See the 10 best (and 10 worst) cities for book lovers below, followed by key stats from our report.
Best Cities for Book Lovers
New York, NY
San Francisco, CA
Los Angeles, CA
St. Paul, MN
St. Louis, MO
Worst Cities for Book Lovers
West Valley City, UT
Port St. Lucie, FL
North Las Vegas, NV
Bookworm empire: The City That Never Sleeps must stay up all night reading. With a 21-point lead ahead of the next city, New York turns the page as this year’s Best City for Book Lovers. NYC offers the most public libraries and antique and rare bookstores, giving residents access to all kinds of reading material. The Big Apple also boasts the most book clubs, book festivals, and literary landmarks.
Storied San Francisco: Home to the Beat Generation and the counterculture movement, San Francisco (No. 2) has long been a hub for intellectuals and creative types. The Golden City is full of reading nooks, with the most bookstores and independent bookstores per square mile. San Francisco also hosts the highest number of silent book clubs.
Studious Seattle: As one of only two UNESCO Cities of Literature in the U.S., Seattle (No. 3) is another haven for both writers and book lovers. Voracious readers in Seattle have access to the highest number of used bookstores and the third-highest number of independent bookstores, both per square mile. The Emerald City also hosted this year’s largest national book fair and gathering for the literati and has the second-highest number of silent book clubs.
Neighborhood novels:Little Free Libraries are popular in suburban areas like Rockford, Illinois (No. 75), which has the most Little Free Libraries per 100,000 residents, followed by California cities Orange (No. 41), Fullerton (No. 71), and Pomona (No. 66). The nonprofit’s headquarters is located in St. Paul, Minnesota (No. 8), which is No. 54 in Little Free Libraries per capita.

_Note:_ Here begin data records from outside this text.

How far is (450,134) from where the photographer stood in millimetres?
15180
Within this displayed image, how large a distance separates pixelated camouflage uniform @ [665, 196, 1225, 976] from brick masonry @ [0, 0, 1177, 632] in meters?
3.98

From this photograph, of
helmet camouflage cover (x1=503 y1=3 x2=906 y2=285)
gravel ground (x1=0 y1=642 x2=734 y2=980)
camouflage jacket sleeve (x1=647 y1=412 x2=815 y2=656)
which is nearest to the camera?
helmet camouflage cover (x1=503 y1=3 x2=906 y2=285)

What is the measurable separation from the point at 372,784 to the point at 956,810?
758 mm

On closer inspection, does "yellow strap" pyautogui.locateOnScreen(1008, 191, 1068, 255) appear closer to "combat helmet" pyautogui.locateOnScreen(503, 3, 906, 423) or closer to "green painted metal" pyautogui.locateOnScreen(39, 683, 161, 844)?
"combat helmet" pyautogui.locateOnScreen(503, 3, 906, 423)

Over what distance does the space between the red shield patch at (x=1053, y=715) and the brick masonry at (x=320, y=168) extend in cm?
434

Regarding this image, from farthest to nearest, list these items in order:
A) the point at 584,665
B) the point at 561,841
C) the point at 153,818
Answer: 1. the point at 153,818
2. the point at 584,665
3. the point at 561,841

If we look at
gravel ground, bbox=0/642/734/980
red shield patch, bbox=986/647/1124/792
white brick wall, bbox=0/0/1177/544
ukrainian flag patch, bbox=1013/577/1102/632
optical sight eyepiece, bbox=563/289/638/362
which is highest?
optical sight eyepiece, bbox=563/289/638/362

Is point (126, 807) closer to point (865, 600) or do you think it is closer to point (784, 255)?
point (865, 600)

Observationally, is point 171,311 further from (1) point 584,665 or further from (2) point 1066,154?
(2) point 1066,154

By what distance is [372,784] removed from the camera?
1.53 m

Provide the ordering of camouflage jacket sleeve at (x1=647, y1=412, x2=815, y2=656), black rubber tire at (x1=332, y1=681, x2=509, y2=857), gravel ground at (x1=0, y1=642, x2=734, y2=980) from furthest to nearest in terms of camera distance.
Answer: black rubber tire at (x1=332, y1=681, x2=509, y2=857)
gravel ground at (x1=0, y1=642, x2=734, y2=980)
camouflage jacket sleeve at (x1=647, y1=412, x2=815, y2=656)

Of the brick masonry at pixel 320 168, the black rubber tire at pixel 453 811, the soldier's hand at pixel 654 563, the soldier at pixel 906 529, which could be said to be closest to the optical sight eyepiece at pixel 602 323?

Capital chapters: Major cities in the Mid-Atlantic offer plenty of options for bibliophiles. Washington (No. 4) stacks up the second-highest number of independent bookstores and third-highest total number of bookstores, both per square mile. Washington also hosts the second-highest number of literary festivals. Baltimore (No. 9), has the eighth-highest number of public libraries, while Alexandria, Virginia (No. 18), has the most books “in the wild” per 100,000 residents.
Lit adventures: After New York, New Orleans (No. 26) has the second-highest number of literary landmarks, followed by Philadelphia (No. 13), Washington (No. 4), and Chicago (No. 6). New Orleans is home to historic sites like Hotel Monteleone, where famous authors like Tennessee Williams, Ernest Hemingway, and Anne Rice were known to drink, write, and slumber.